--- START ---

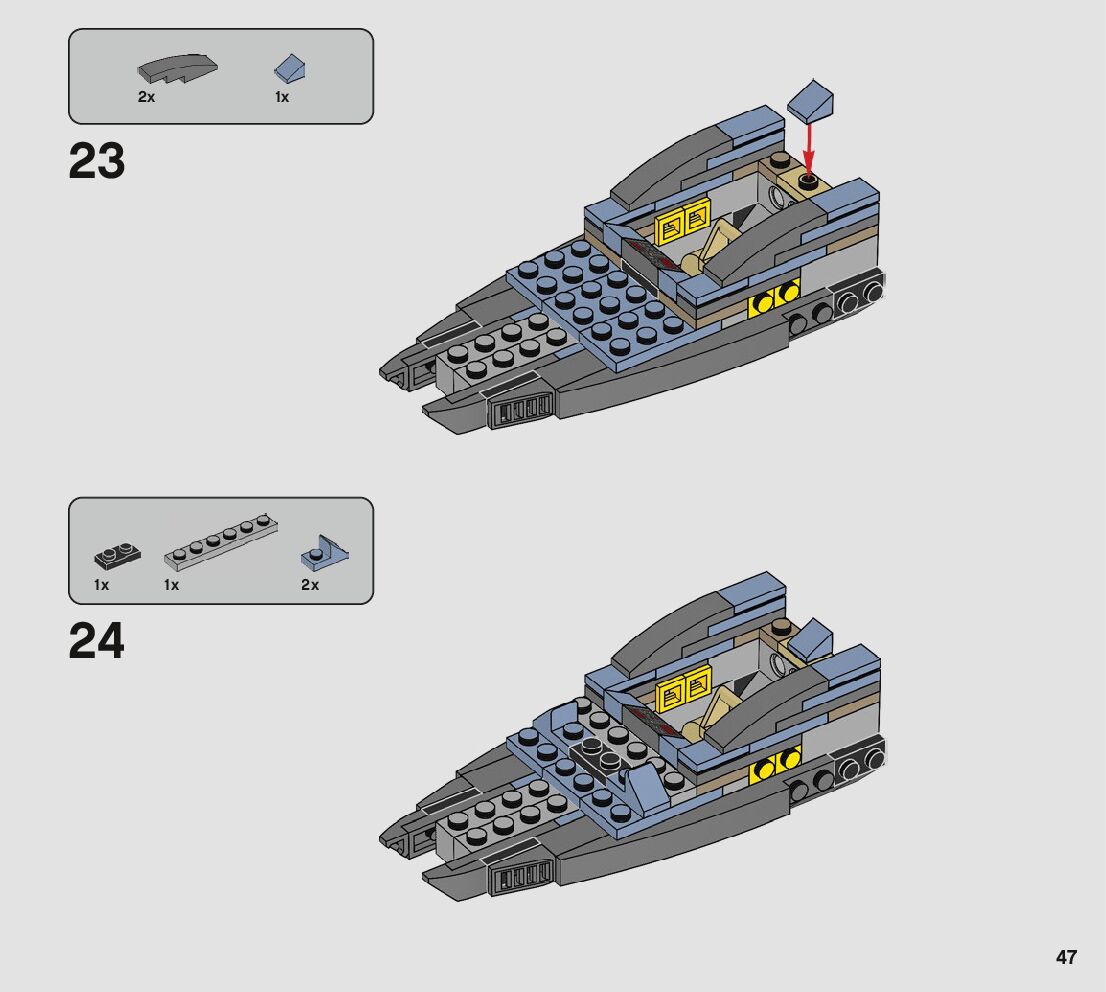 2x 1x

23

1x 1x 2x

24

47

--- END ---
--- START ---

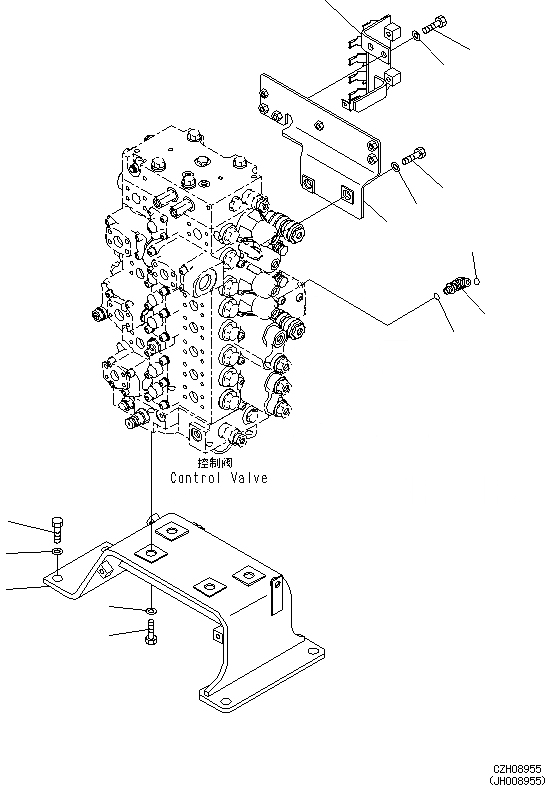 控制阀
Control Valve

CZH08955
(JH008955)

--- END ---
--- START ---

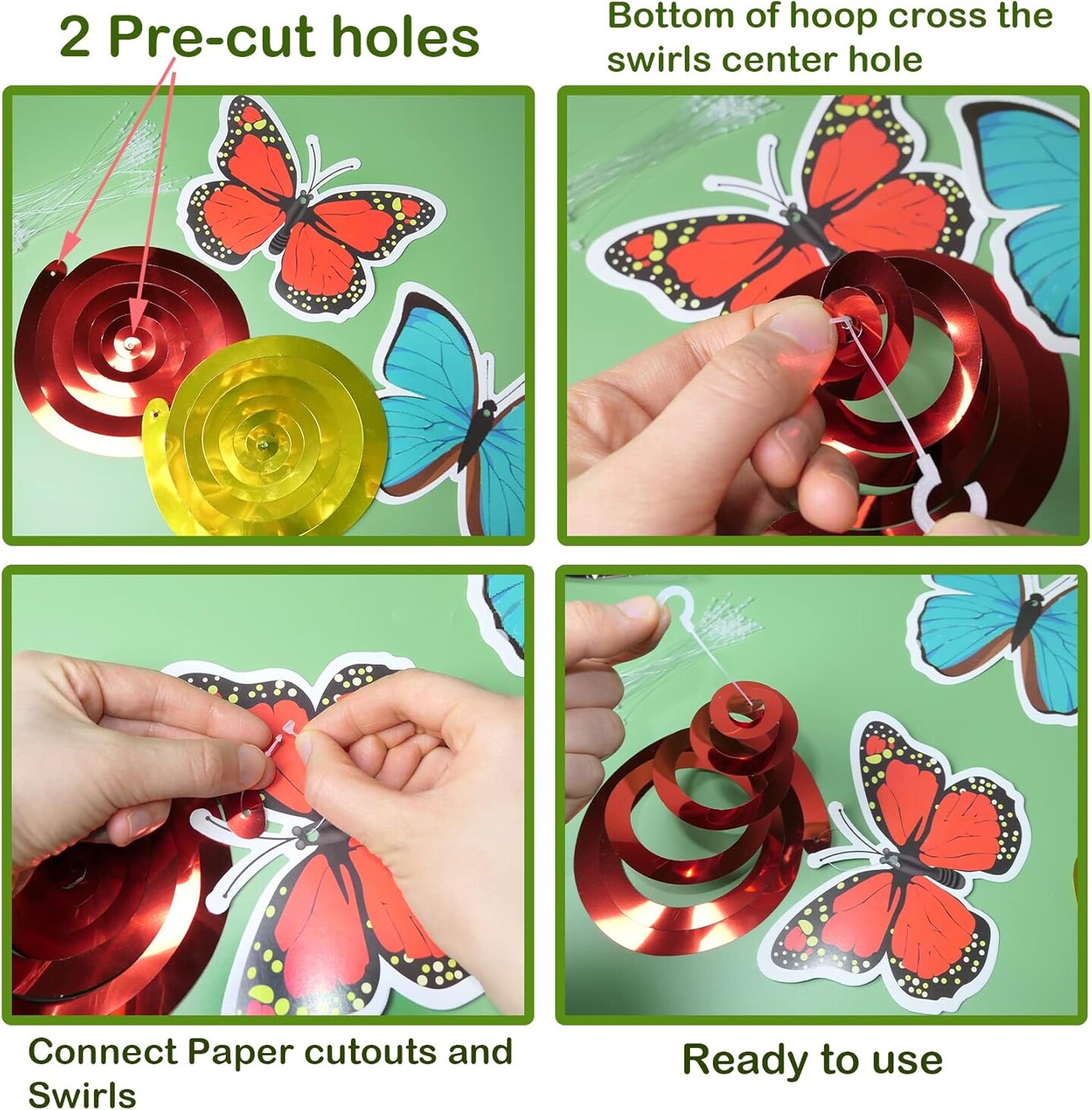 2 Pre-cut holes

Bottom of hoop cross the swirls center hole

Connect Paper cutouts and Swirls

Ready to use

--- END ---

## EXERCISE PROMPT
Above this instruction are the records; retype exactly the lines from the one containing "Bottom of hoop cross the swirls center hole" up to and including the one containing "Ready to use".

## REPLY TO THE TASK
Bottom of hoop cross the swirls center hole

Connect Paper cutouts and Swirls

Ready to use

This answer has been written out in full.